Whether the first respondent is barred and effect thereof

The record shows that the applicant issued out its heads of argument in this matter on the 14th of September 2020 and served same on first respondent’ legal practitioners who had filed the notice of opposition on her behalf. In terms of rule 238 (2a), the respondent has to file its own heads of argument within ten days of receipt of applicant’s heads of argument. See below;

“(2a) Heads of Argument referred to in subrule (2) shall be filed by the respondent’s legal practitioner not

more than ten days after heads of argument of the applicant or excipients, as the case may be, were delivered to the respondent in terms of subrule (1)”

The first respondent’s heads of argument were only filed on 19 March 2021, which is some six months later. This is clearly outside the ten days prescribed. Subsection (2b) provides for the effect of failure to file heads of argument as prescribed as follows;

“(2b) Where heads of argument that are required to be filed in terms of subrule (2) are not filed within the

period specified in subrule (2a), the respondent concerned shall be barred and the court or judge may deal with the matter on the merits or direct that it be set down for hearing on the unopposed roll.”

In the case of Vera v Imperial Asset Management Company HH 50/60, Honourable Makarau J, as she then was aptly commented on the effect of a bar as follows;

“In terms of rule (2b), where heads of argument that are required to be filed in terms of rule (2) are not filed within the specified period, the respondent concerned shall be barred and the court or judge may deal with the matter on the merits or direct that it be set down on the unopposed roll. The rule is in my view peremptory and the court has no discretion to exercise whether to bar the respondent or not. The bar falls into place automatically and by operation of the rules of procedure. It is not an order of the court that bars the respondent.”

I believe the same effect falls squarely on the first respondent. She is barred. Mr Madondo could only be heard therefore on the removal of the bar and not on anything else. See GMB v Muchero 2008 (1) ZLR 216 (S). He could not therefore sneak in the first respondent’s point in limine that the application for rescission was filed out of time.

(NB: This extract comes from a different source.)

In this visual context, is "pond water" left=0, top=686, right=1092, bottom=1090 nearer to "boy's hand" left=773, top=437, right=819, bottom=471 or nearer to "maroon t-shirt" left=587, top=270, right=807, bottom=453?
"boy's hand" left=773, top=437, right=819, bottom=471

I am persuaded to follow the approach taken in the case of Vera v Imperial Asset Management (supra) which was as follows;

“It is my further view that as the bar against a respondent in such circumstances is automatic and brings about a technical default, a review of the merits of either case at this stage of the proceedings, though provided for in the rules, will unnecessarily fetter the discretion of a future court that may be seized with an application to rescind the default judgment that the applicant is entitled to at this stage. In view of the above, I have used the discretion vested in me by rule 4(c) in the interests of justice and instead of directing that the matter be set down on the unopposed roll for the granting of a default judgment, I will save the incurring of further costs and delays in the matter and grant a default judgment in favour of the applicant.”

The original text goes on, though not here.